→ DATA SUPPLIED:
------------------------------
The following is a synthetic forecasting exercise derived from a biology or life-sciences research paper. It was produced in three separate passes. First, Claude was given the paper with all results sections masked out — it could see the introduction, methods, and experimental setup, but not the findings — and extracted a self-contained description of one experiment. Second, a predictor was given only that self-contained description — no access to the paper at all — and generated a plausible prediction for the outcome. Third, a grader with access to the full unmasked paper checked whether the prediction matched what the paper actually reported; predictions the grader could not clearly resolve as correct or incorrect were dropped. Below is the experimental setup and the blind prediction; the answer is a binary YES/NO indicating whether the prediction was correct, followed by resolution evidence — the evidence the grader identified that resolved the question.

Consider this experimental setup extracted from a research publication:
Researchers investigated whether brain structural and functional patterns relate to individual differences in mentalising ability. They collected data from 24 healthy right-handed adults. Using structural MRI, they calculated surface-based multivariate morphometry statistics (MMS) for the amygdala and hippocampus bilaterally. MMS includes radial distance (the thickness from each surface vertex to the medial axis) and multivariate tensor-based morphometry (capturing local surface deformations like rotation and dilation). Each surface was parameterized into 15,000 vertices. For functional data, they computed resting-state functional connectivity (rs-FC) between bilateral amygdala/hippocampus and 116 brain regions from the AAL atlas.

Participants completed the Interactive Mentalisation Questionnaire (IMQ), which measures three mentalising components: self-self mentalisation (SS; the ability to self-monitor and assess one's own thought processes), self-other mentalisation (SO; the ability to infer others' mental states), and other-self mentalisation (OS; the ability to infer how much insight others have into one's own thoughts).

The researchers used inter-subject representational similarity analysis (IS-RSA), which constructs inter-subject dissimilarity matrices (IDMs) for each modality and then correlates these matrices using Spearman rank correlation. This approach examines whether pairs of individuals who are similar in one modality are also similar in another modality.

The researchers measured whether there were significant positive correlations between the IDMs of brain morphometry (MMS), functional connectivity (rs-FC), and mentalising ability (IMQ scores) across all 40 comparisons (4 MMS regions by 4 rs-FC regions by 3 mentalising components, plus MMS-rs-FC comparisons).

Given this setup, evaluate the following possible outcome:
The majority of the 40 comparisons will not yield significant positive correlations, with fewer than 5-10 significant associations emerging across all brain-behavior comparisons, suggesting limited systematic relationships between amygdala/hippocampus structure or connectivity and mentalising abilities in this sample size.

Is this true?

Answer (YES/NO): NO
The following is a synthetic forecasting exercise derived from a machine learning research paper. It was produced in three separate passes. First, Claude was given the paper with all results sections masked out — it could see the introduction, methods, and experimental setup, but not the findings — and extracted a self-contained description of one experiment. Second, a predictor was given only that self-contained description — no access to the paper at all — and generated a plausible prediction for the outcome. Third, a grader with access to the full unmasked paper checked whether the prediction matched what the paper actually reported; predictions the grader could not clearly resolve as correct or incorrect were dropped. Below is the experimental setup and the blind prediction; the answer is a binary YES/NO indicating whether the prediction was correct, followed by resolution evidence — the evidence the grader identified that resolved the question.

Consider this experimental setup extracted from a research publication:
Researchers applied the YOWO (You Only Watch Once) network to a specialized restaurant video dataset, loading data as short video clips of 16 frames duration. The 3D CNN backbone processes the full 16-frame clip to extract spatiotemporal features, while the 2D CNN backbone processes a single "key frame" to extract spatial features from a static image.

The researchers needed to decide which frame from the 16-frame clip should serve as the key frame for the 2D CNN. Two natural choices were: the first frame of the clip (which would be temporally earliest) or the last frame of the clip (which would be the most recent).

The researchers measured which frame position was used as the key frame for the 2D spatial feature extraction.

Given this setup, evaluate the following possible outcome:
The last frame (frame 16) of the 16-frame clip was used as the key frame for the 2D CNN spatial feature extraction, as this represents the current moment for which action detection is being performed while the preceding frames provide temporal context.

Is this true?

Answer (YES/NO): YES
------------------------------
→ WHAT THE TASK REQUIRES:
The full material has to be written out again exactly as shown.

→ RESPONSE AREA:
The following is a synthetic forecasting exercise derived from a biology or life-sciences research paper. It was produced in three separate passes. First, Claude was given the paper with all results sections masked out — it could see the introduction, methods, and experimental setup, but not the findings — and extracted a self-contained description of one experiment. Second, a predictor was given only that self-contained description — no access to the paper at all — and generated a plausible prediction for the outcome. Third, a grader with access to the full unmasked paper checked whether the prediction matched what the paper actually reported; predictions the grader could not clearly resolve as correct or incorrect were dropped. Below is the experimental setup and the blind prediction; the answer is a binary YES/NO indicating whether the prediction was correct, followed by resolution evidence — the evidence the grader identified that resolved the question.

Consider this experimental setup extracted from a research publication:
Researchers investigated whether brain structural and functional patterns relate to individual differences in mentalising ability. They collected data from 24 healthy right-handed adults. Using structural MRI, they calculated surface-based multivariate morphometry statistics (MMS) for the amygdala and hippocampus bilaterally. MMS includes radial distance (the thickness from each surface vertex to the medial axis) and multivariate tensor-based morphometry (capturing local surface deformations like rotation and dilation). Each surface was parameterized into 15,000 vertices. For functional data, they computed resting-state functional connectivity (rs-FC) between bilateral amygdala/hippocampus and 116 brain regions from the AAL atlas.

Participants completed the Interactive Mentalisation Questionnaire (IMQ), which measures three mentalising components: self-self mentalisation (SS; the ability to self-monitor and assess one's own thought processes), self-other mentalisation (SO; the ability to infer others' mental states), and other-self mentalisation (OS; the ability to infer how much insight others have into one's own thoughts).

The researchers used inter-subject representational similarity analysis (IS-RSA), which constructs inter-subject dissimilarity matrices (IDMs) for each modality and then correlates these matrices using Spearman rank correlation. This approach examines whether pairs of individuals who are similar in one modality are also similar in another modality.

The researchers measured whether there were significant positive correlations between the IDMs of brain morphometry (MMS), functional connectivity (rs-FC), and mentalising ability (IMQ scores) across all 40 comparisons (4 MMS regions by 4 rs-FC regions by 3 mentalising components, plus MMS-rs-FC comparisons).

Given this setup, evaluate the following possible outcome:
The majority of the 40 comparisons will not yield significant positive correlations, with fewer than 5-10 significant associations emerging across all brain-behavior comparisons, suggesting limited systematic relationships between amygdala/hippocampus structure or connectivity and mentalising abilities in this sample size.

Is this true?

Answer (YES/NO): NO
The following is a synthetic forecasting exercise derived from a machine learning research paper. It was produced in three separate passes. First, Claude was given the paper with all results sections masked out — it could see the introduction, methods, and experimental setup, but not the findings — and extracted a self-contained description of one experiment. Second, a predictor was given only that self-contained description — no access to the paper at all — and generated a plausible prediction for the outcome. Third, a grader with access to the full unmasked paper checked whether the prediction matched what the paper actually reported; predictions the grader could not clearly resolve as correct or incorrect were dropped. Below is the experimental setup and the blind prediction; the answer is a binary YES/NO indicating whether the prediction was correct, followed by resolution evidence — the evidence the grader identified that resolved the question.

Consider this experimental setup extracted from a research publication:
Researchers applied the YOWO (You Only Watch Once) network to a specialized restaurant video dataset, loading data as short video clips of 16 frames duration. The 3D CNN backbone processes the full 16-frame clip to extract spatiotemporal features, while the 2D CNN backbone processes a single "key frame" to extract spatial features from a static image.

The researchers needed to decide which frame from the 16-frame clip should serve as the key frame for the 2D CNN. Two natural choices were: the first frame of the clip (which would be temporally earliest) or the last frame of the clip (which would be the most recent).

The researchers measured which frame position was used as the key frame for the 2D spatial feature extraction.

Given this setup, evaluate the following possible outcome:
The last frame (frame 16) of the 16-frame clip was used as the key frame for the 2D CNN spatial feature extraction, as this represents the current moment for which action detection is being performed while the preceding frames provide temporal context.

Is this true?

Answer (YES/NO): YES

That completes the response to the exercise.